The task:
Reproduce, without any changes, the entries between the line holding "Regarding [301,145,432,260]: tree, is" and the line holding "2.33 metres", both lines included.

Available data:

◆ ◆ ◆ ◆ ◆ ◆ ◆

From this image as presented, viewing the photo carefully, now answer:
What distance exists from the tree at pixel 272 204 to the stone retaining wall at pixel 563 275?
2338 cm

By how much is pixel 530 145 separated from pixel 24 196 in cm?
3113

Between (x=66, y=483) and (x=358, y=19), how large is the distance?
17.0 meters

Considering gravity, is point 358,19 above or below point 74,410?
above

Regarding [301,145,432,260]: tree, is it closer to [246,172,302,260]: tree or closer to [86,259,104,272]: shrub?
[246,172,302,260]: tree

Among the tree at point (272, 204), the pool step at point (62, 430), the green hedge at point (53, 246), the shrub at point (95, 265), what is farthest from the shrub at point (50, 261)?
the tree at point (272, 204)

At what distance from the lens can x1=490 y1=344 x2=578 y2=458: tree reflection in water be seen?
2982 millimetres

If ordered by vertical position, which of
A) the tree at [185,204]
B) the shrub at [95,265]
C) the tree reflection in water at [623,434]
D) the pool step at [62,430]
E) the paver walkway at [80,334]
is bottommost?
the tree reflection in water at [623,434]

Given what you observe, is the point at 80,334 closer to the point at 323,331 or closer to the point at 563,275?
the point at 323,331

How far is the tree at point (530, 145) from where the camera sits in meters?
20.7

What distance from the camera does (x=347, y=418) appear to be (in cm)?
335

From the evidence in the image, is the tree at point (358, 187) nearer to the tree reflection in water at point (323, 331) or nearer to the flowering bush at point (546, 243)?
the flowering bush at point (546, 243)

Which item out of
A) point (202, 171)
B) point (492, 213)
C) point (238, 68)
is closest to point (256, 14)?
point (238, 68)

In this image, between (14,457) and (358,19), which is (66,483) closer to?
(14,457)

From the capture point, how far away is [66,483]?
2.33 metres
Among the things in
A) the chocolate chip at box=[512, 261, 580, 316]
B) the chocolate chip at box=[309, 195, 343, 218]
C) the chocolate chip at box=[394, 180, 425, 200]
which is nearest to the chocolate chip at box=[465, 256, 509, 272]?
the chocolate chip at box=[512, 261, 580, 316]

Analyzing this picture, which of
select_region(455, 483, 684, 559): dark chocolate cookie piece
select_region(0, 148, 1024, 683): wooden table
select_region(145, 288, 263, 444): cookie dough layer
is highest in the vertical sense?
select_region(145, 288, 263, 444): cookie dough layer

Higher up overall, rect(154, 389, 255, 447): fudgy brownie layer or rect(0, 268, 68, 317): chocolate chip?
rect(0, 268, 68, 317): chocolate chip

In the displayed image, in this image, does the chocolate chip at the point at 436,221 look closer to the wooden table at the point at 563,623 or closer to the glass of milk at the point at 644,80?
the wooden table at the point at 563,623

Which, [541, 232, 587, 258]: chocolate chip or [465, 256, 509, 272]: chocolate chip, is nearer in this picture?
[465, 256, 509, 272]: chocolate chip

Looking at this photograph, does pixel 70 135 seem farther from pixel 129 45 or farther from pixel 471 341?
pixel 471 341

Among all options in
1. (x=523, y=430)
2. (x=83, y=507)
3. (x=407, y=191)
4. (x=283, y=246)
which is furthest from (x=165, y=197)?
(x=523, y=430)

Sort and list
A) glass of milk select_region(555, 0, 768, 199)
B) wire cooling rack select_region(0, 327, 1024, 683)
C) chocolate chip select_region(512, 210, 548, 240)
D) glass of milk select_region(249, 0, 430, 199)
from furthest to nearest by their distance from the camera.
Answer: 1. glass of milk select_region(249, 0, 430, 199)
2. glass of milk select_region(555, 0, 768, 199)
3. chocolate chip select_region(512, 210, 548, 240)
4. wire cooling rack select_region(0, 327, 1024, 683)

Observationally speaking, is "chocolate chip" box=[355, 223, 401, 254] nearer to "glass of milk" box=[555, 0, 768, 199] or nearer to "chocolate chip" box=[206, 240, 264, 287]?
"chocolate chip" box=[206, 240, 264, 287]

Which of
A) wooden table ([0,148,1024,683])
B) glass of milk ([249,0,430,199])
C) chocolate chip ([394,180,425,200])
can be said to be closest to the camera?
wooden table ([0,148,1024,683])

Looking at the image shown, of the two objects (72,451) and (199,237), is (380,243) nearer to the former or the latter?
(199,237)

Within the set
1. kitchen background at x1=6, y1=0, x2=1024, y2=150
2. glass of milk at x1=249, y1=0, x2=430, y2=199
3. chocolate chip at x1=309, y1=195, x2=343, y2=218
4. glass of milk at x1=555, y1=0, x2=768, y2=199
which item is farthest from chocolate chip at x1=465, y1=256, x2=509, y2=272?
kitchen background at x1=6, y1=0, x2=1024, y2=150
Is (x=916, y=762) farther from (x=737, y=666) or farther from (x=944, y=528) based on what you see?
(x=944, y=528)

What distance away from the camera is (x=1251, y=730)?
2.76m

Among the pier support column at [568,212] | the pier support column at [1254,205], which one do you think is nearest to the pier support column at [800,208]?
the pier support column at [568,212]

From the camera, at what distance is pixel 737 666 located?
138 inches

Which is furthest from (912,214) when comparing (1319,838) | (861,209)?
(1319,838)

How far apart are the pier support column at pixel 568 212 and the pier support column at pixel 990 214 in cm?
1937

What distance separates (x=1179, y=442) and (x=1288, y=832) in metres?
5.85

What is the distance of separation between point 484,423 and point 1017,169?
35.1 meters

◆ ◆ ◆ ◆ ◆ ◆ ◆

Result of this task:
Regarding [301,145,432,260]: tree, is it closer to [246,172,302,260]: tree or closer to [86,259,104,272]: shrub?
[246,172,302,260]: tree

Among the tree at point (272, 204), the pool step at point (62, 430), the green hedge at point (53, 246), the shrub at point (95, 265), what is farthest from the shrub at point (50, 261)?
the tree at point (272, 204)

At what distance from the lens can x1=490 y1=344 x2=578 y2=458: tree reflection in water be seen?
2982 millimetres

If ordered by vertical position, which of
A) the tree at [185,204]
B) the shrub at [95,265]
C) the tree reflection in water at [623,434]
D) the pool step at [62,430]
E) the paver walkway at [80,334]
is bottommost?
the tree reflection in water at [623,434]

Given what you observe, is the point at 80,334 closer to the point at 323,331 or closer to the point at 563,275?
the point at 323,331

How far is the tree at point (530, 145) from where the camera sits in meters?
20.7

What distance from the camera does (x=347, y=418) appear to be (in cm)?
335

From the evidence in the image, is the tree at point (358, 187) nearer to the tree reflection in water at point (323, 331) or nearer to the flowering bush at point (546, 243)?
the flowering bush at point (546, 243)

Which item out of
A) point (202, 171)
B) point (492, 213)
C) point (238, 68)
is closest to point (256, 14)?
point (238, 68)

In this image, between (14,457) and (358,19), which is (66,483) closer to?
(14,457)

From the capture point, how far away is [66,483]?
2.33 metres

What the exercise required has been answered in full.